[Source document]:

In [17]:
# Import and load the 20 Newsgroups dataset
# Save the data to the documents variable

from sklearn.datasets import fetch_20newsgroups

dataset = fetch_20newsgroups(shuffle=True, random_state=1, remove=('headers', 'footers', 'quotes'))
documents = dataset.data

In [19]:
# View the first document in the dataset
# Indexing in Python starts at 0.
# To look at the 5th document, for example, put 4 in the square brackets

documents[4]

# You can also use a technique called slicing to view more than one document
# documents[3:6] will return the 4th, 5th and 6th documents.
# Jupyter limits how much it will display so there is no benefit to making the slices too large.

"Well, I will have to change the scoring on my playoff pool.  Unfortunately\nI don't have time right now, but I will certainly post the new scoring\nrules by tomorrow.  Does it matter?  No, you'll enter anyway!!!  Good!\n\n--\n    Keith Keller\t\t\t\tLET'S GO RANGERS!!!!!\n\t\t\t\t\t\tLET'S GO QUAKERS!!!!!\n\tkkeller@mail.sas.upenn.edu\t\tIVY LEAGUE CHAMPS!!!!"

In [20]:
# Import libraries for turning text to numeric vector representations
# It is essential to convert text in this way as machine learning algorithms are
# mathematically based and therefore rely on numerical input.

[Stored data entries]
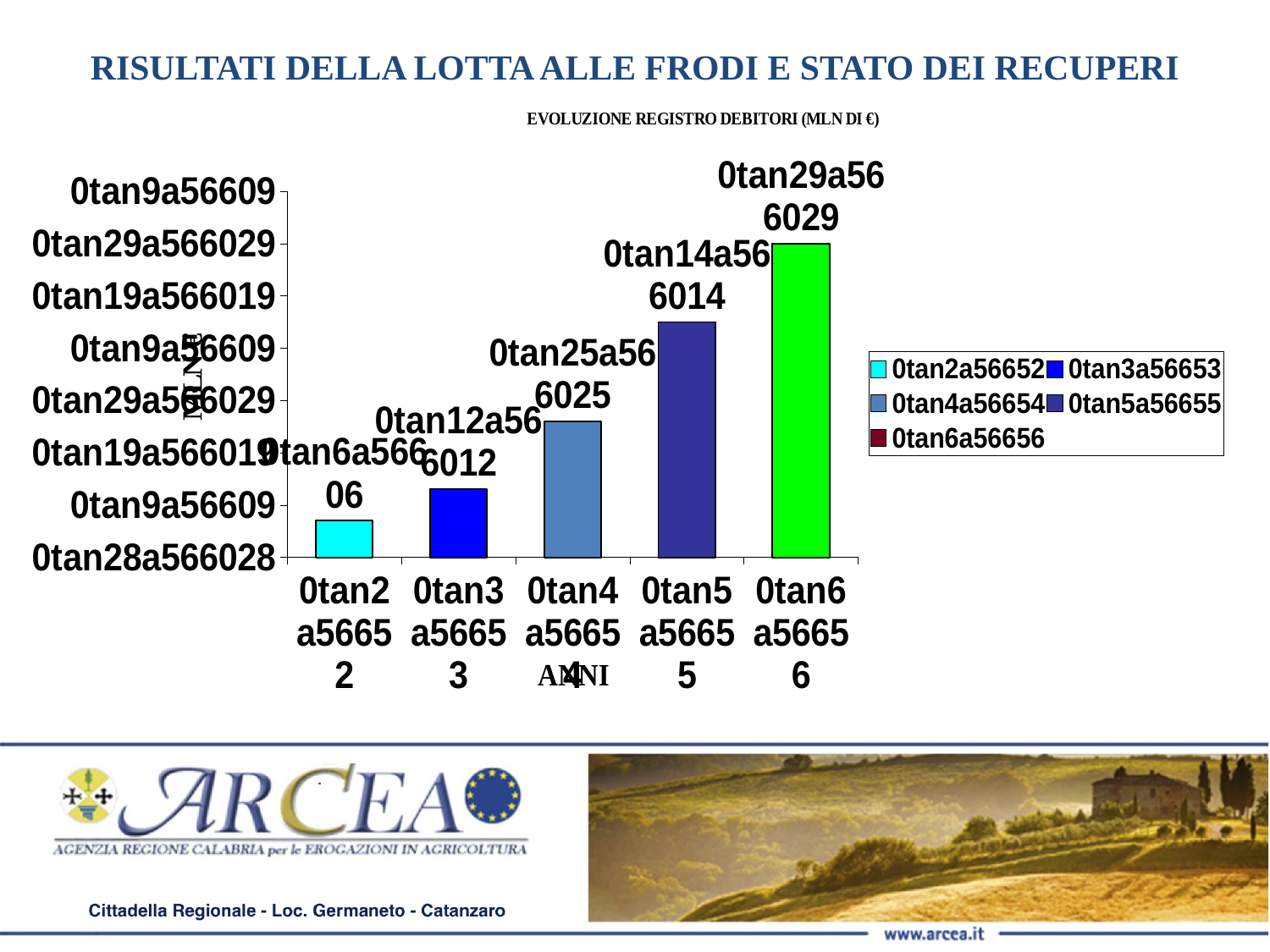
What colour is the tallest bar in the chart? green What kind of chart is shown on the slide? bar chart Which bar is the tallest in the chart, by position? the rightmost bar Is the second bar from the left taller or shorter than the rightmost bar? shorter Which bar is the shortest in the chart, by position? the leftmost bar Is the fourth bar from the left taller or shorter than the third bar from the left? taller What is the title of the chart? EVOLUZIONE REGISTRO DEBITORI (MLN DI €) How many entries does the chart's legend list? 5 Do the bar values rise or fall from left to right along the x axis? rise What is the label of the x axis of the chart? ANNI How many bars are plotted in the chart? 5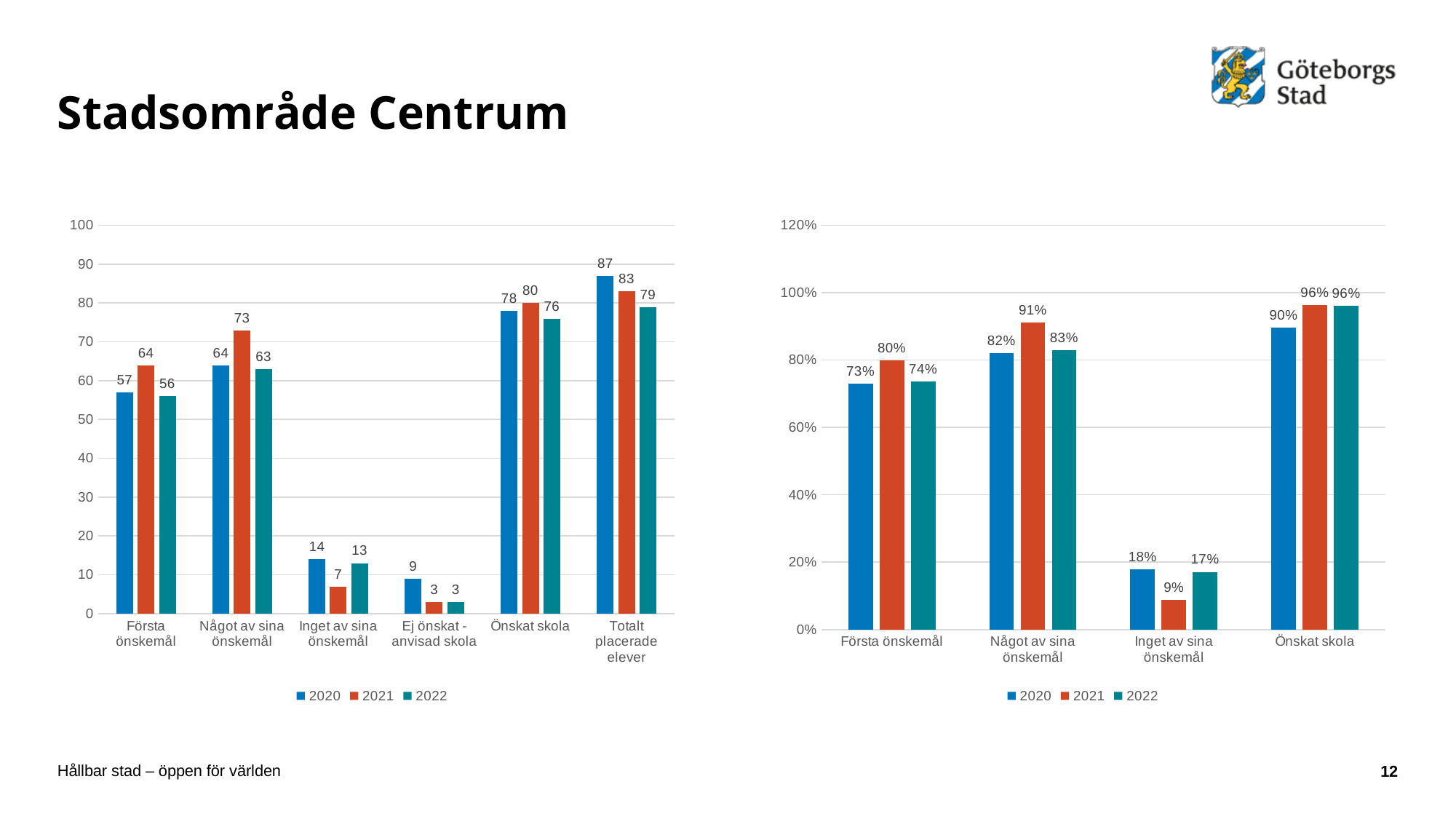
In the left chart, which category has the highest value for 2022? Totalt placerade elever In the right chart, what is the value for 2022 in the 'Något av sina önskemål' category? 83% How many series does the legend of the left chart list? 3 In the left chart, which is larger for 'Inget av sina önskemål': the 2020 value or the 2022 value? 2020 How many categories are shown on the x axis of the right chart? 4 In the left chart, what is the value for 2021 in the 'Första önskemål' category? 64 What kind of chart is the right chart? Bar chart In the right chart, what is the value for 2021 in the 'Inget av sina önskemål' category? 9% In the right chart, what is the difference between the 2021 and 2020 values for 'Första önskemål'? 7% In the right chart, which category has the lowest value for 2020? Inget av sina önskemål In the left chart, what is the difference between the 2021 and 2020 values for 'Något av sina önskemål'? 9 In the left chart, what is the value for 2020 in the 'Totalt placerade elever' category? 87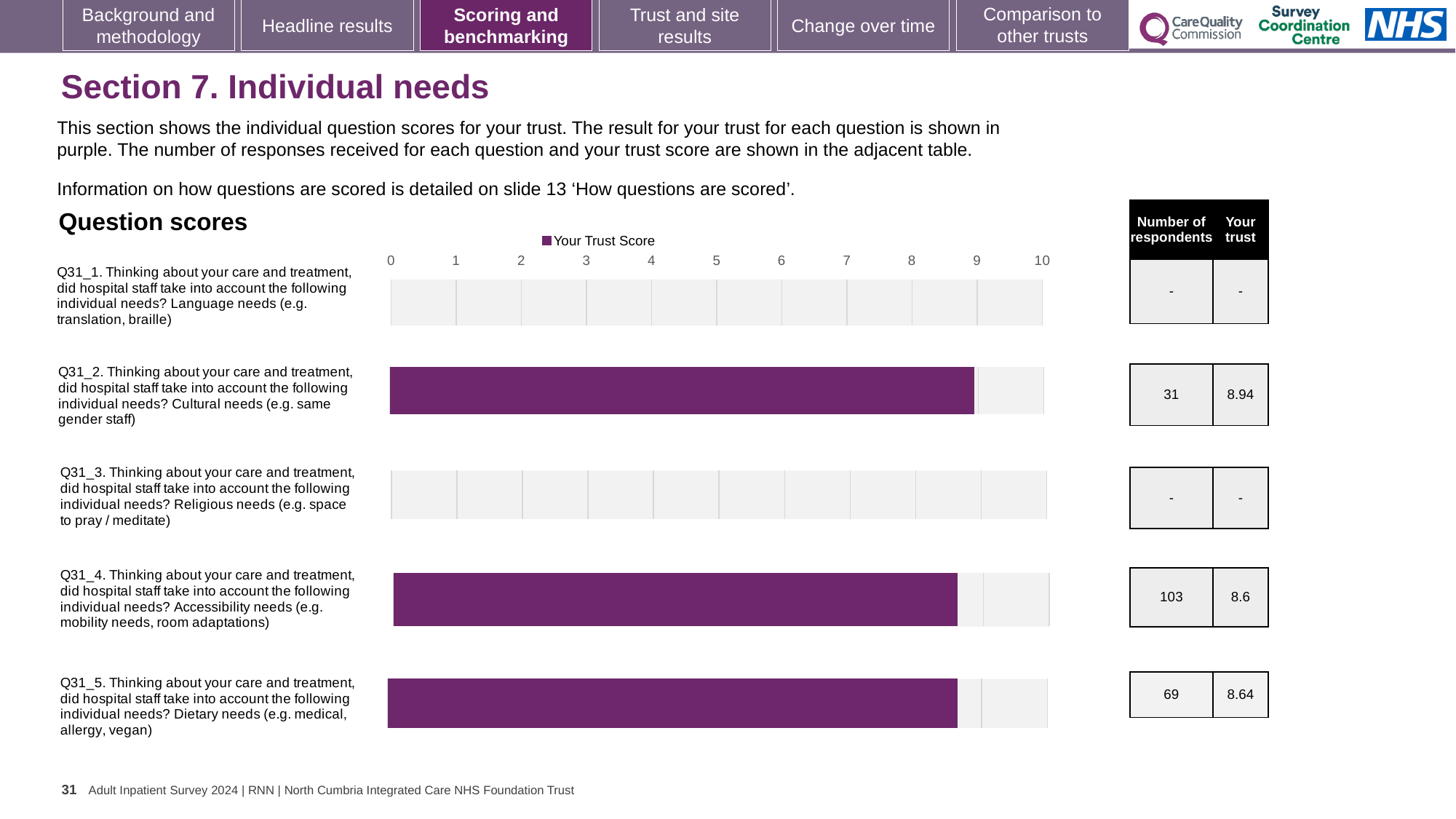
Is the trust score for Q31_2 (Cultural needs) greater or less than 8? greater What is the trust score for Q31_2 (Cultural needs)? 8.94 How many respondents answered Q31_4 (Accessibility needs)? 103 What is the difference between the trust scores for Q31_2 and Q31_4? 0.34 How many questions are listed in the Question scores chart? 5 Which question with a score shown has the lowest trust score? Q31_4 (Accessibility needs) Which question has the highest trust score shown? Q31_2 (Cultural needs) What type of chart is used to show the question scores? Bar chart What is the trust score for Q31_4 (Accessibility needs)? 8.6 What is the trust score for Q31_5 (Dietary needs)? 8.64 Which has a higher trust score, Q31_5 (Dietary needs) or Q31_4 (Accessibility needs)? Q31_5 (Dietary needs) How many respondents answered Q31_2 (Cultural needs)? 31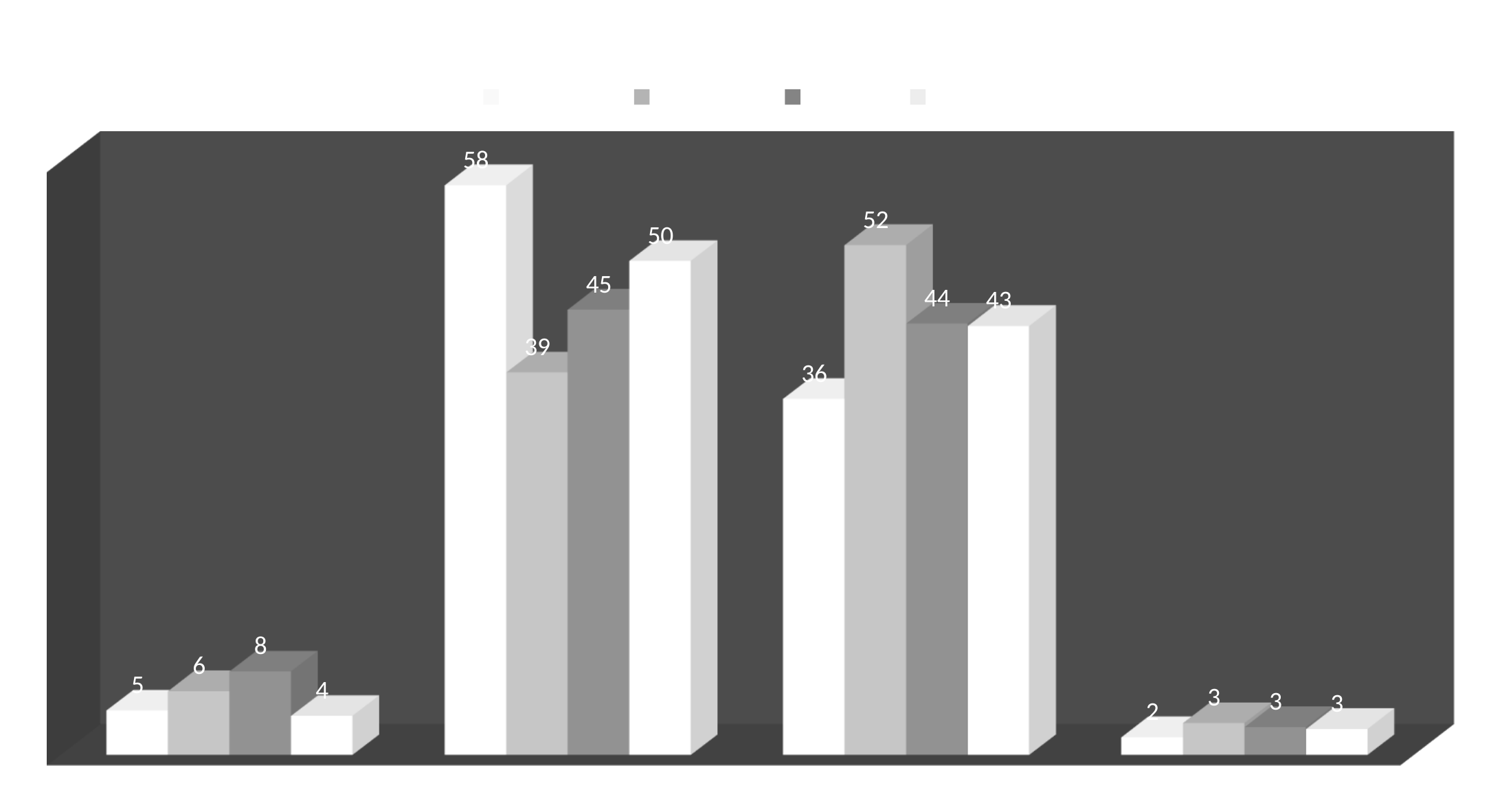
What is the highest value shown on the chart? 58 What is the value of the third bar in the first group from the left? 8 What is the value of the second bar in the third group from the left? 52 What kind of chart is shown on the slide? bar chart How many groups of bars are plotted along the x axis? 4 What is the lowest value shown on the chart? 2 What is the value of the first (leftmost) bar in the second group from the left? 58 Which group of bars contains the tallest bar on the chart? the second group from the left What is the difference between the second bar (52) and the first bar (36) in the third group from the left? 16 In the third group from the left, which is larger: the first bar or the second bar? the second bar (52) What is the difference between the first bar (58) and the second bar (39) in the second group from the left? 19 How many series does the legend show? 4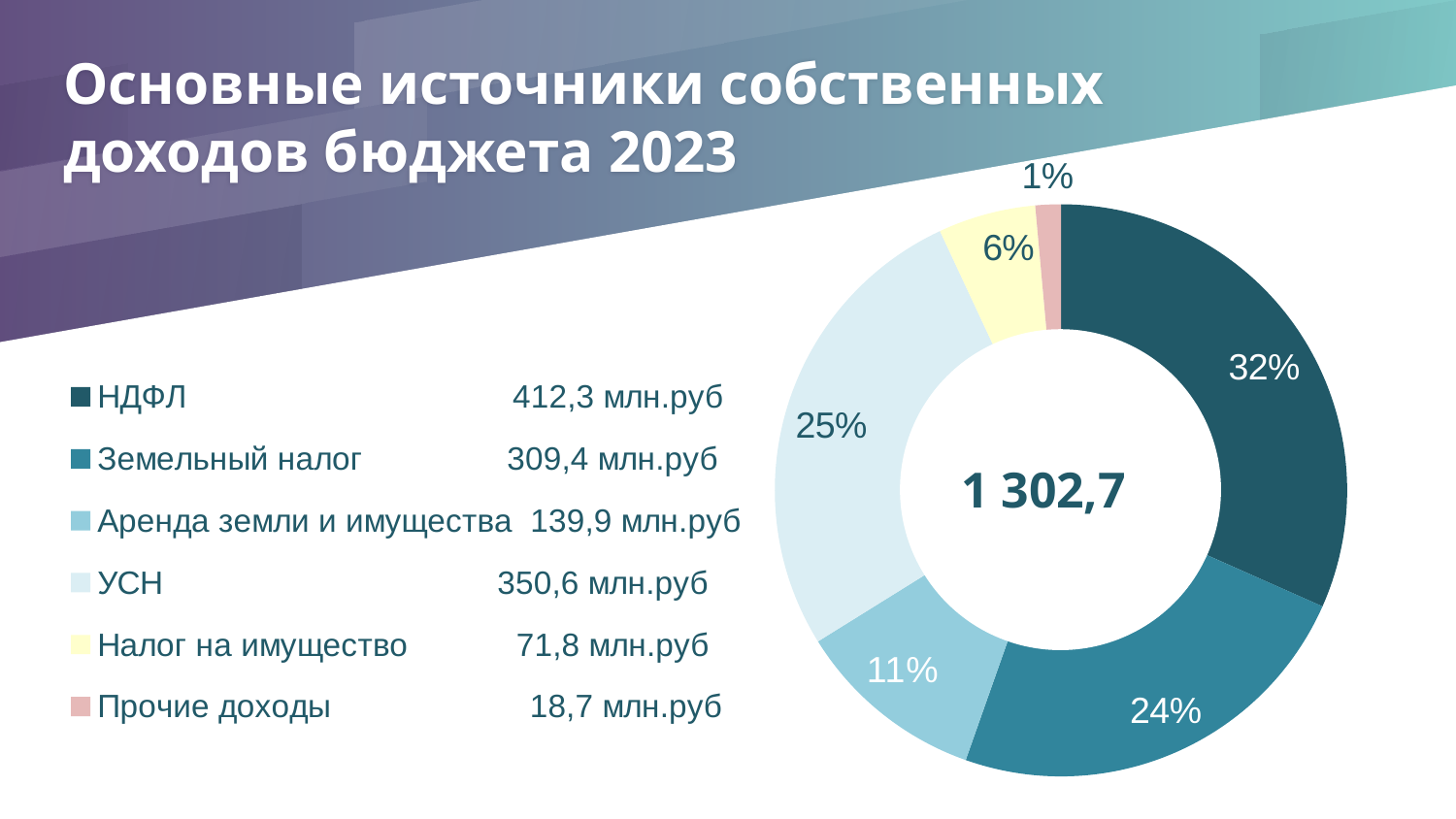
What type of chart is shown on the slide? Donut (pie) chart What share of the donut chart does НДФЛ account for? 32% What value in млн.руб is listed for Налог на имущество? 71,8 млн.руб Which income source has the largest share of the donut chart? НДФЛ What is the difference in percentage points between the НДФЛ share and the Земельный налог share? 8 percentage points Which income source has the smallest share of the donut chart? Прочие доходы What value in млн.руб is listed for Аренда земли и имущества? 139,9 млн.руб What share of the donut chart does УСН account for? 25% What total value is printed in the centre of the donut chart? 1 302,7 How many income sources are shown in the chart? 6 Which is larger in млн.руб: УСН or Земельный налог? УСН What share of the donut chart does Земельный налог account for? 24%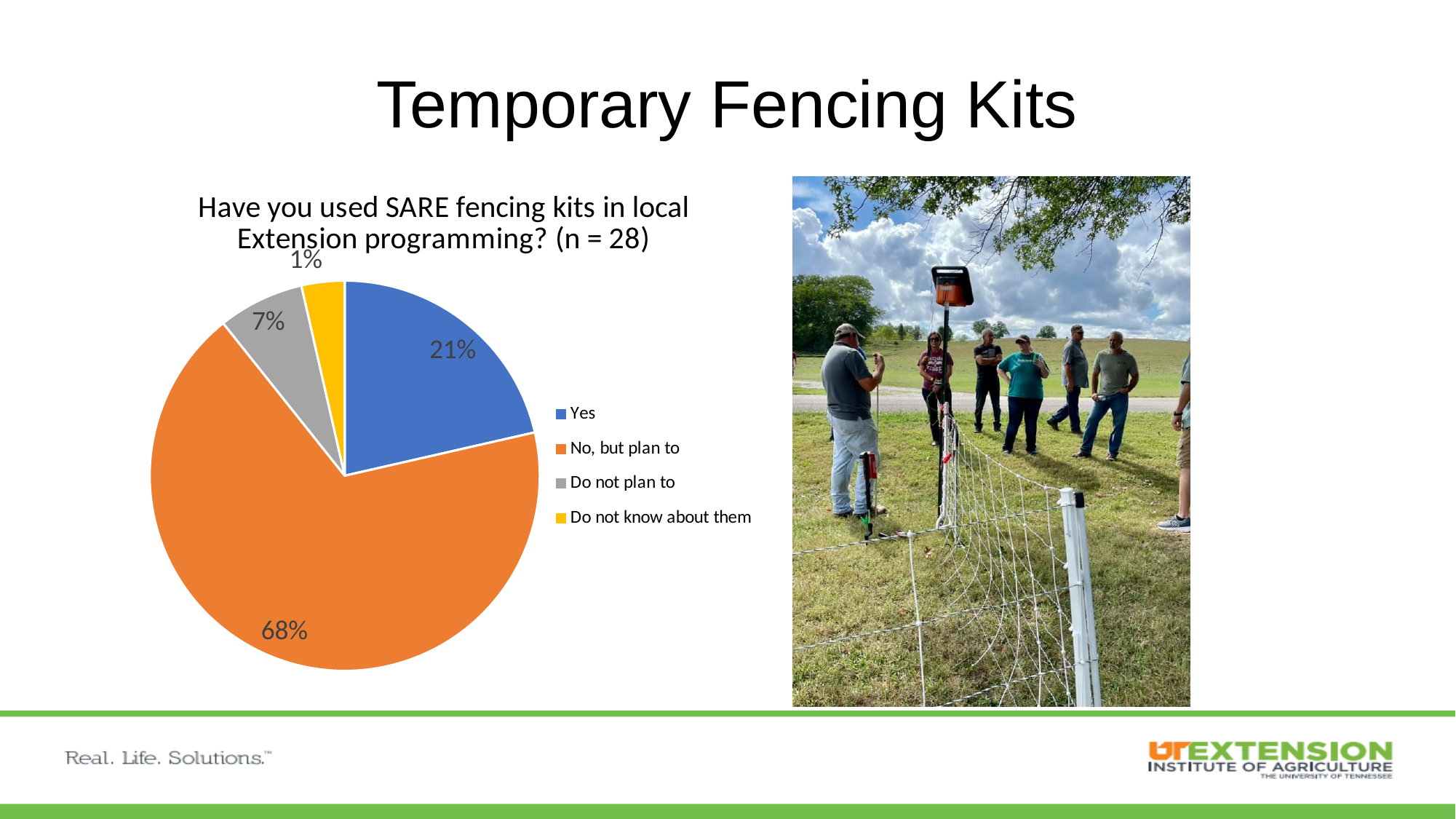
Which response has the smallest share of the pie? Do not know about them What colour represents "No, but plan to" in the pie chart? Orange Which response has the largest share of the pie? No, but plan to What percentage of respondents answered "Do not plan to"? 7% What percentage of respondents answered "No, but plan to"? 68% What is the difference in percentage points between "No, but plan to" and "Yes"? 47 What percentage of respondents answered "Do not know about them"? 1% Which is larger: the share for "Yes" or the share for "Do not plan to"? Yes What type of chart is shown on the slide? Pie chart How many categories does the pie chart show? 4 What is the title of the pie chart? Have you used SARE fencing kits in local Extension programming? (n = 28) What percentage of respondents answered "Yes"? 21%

[Required action 1]:
Answer these questions using the 20 Newsgroups notebook:
(a) Which three parts of each post does the fetch_20newsgroups call remove?
(b) Which slice returns the 4th, 5th and 6th documents?
(c) Why must text be converted to numeric vector representations?
[Required action 2]: List every input cell label that appears in the 20 Newsgroups notebook.
[Required action 3]: Continue the 20 Newsgroups notebook after its last comment line by writing the code that comes next.

[Answer box 1]:
(a) Headers, footers and quotes.
(b) documents[3:6]
(c) Machine learning algorithms are mathematically based and therefore rely on numerical input.

[Answer box 2]:
In [17]
In [19]
In [20]

[Answer box 3]:
from sklearn.feature_extraction.text import TfidfVectorizer, CountVectorizer

# This variable is used by the next two steps to control the number of features to be extracted from the text
# In general the more features in your model, the more rows of data you need to get accurate results
# The algorithm will pick the best features which basically means the words which appear most regularly
# If a word only appears once in the whole corpus it will not be much use for the model.
# Experiment with this value to see what effect it has. It can also be set to None if you don't want a maximum value
no_features = 1000

In [21]:
# This function creates a Term Frequency-Inverse Document Frequency (TF-IDF) matrix
# TF-IDF generates a weighting for each word in a document
# This weighting is based on how important the word is to the document itself,
# and how common that word is in the entire set of documents
# For example, an article about golf may have several mentions of the words: green; club; par
# but if it amongst a set of documents about gardening then the word green may have a lower weighting.
# The TfidfVectorizer function takes 4 parameters:
#    max_df = 0.5 means "ignore terms that appear in more than 50% of the documents".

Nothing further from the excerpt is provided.